• _TASK_
According to the text on the Northern Territory's minimum age of criminal responsibility, where did Amnesty and the two experts stand to release their summary paper?

The Gunner Government must be the first in Australia to end the injustice of children as young as 10 being held back in life by a criminal record, said Amnesty International in Darwin today.
The Northern Territory Government, like all in Australia, is harming children at a crucial time in their development, by criminalising them at the young ages of 10 to 13. This is far younger than the rest of the world, where the median minimum age children are locked up is 14.
Every single child in detention in the Northern Territory is Aboriginal and Torres Strait Islander.
Amnesty today stood alongside Territory health and legal experts Olga Havnen, representative of Aboriginal Peak Organisations NT, and Matthew Littlejohn, barrister from William Forster Chambers, outside Don Dale Youth Detention Centre, to release a summary paper on the issue.
The experts called on Attorney-General Natasha Fyles and Minister for Territory Families Dale Wakefield to urgently address the ongoing crisis in the NT youth justice system by raising the minimum age the NT can give a child a criminal record to 14. This would be in line with the latest medical research and as recommended by the UN Committee on the Rights of the Child.
Too young for Facebook is too young for prison
“If a 12 year old child isn’t old enough to have a Facebook account, they aren’t old enough to be shackled with a criminal record,” said Rodney Dillon, Indigenous Rights Adviser at Amnesty International Australia.
Olga Havnen said, “Criminalising 10-13 year old children flies in the face of the latest brain science on when the brain matures. It also ignores the role of trauma in regulating emotion, behaviour and impulsivity. A high proportion of children who come into contact with justice system have experienced trauma, which is often an underlying cause of offending behaviour.”
Matthew Littlejohn said, “Young people are particularly vulnerable when exposed to the criminal justice system. They require support, education, and diversion, not incarceration. It has been clear for a long time that locking up young kids does enormous damage, to the children, their families, and their communities. Just because they may have broken the law does not mean they deserve to be broken by the system. Raising the age of criminal responsibility to 14 not only brings us into line with international standards, it reinforces our obligation to protect and rehabilitate young people at their most vulnerable.”

• _RECORD SET_
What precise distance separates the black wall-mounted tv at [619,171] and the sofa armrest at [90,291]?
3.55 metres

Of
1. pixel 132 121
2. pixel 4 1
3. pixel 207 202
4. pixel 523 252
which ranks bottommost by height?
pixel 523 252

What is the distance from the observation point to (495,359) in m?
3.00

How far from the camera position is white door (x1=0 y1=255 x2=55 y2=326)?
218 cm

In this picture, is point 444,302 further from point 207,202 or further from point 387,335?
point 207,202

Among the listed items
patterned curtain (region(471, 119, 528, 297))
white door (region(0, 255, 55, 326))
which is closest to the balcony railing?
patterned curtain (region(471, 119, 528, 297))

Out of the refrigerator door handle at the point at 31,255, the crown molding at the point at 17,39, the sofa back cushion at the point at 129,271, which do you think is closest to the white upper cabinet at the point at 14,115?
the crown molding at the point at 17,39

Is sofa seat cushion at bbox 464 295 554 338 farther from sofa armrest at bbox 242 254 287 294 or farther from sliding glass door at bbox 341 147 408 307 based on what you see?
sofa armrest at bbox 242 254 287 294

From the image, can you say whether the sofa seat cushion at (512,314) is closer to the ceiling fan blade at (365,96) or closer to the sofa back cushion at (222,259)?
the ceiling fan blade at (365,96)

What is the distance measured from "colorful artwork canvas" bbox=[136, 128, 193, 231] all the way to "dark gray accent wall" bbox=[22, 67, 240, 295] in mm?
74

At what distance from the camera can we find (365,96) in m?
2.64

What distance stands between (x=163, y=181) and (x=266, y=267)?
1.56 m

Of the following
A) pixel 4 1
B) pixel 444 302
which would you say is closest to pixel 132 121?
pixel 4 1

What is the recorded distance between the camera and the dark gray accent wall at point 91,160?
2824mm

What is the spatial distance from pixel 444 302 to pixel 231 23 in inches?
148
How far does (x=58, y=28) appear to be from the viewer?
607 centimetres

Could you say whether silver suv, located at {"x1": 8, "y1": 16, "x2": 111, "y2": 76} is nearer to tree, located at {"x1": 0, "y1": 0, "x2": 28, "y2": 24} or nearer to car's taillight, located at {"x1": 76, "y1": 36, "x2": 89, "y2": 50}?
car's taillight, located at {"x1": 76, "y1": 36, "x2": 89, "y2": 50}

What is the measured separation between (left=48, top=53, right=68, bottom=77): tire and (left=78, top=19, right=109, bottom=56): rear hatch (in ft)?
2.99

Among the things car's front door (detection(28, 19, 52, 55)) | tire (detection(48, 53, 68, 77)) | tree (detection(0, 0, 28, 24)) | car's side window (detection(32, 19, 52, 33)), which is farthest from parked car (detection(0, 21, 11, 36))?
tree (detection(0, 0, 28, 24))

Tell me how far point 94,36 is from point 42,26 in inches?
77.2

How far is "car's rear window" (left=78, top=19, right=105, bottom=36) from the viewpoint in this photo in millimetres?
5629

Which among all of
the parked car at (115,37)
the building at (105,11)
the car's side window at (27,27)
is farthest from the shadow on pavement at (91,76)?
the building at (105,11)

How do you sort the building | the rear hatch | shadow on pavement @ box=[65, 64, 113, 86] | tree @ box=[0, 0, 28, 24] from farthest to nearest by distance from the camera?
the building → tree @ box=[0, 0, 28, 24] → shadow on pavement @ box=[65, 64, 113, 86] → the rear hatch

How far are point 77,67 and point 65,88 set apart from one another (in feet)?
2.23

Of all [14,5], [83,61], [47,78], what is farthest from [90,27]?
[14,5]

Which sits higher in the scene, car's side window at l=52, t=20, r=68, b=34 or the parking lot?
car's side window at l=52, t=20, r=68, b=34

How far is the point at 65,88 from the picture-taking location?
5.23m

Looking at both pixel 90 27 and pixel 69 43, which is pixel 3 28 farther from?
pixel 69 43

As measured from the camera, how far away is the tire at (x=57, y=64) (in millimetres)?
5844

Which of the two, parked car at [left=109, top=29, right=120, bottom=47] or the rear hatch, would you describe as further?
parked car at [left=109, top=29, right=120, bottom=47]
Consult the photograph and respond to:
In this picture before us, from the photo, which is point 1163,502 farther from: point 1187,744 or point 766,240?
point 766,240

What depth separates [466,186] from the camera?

• _RESPONSE TO THIS TASK_
Outside Don Dale Youth Detention Centre.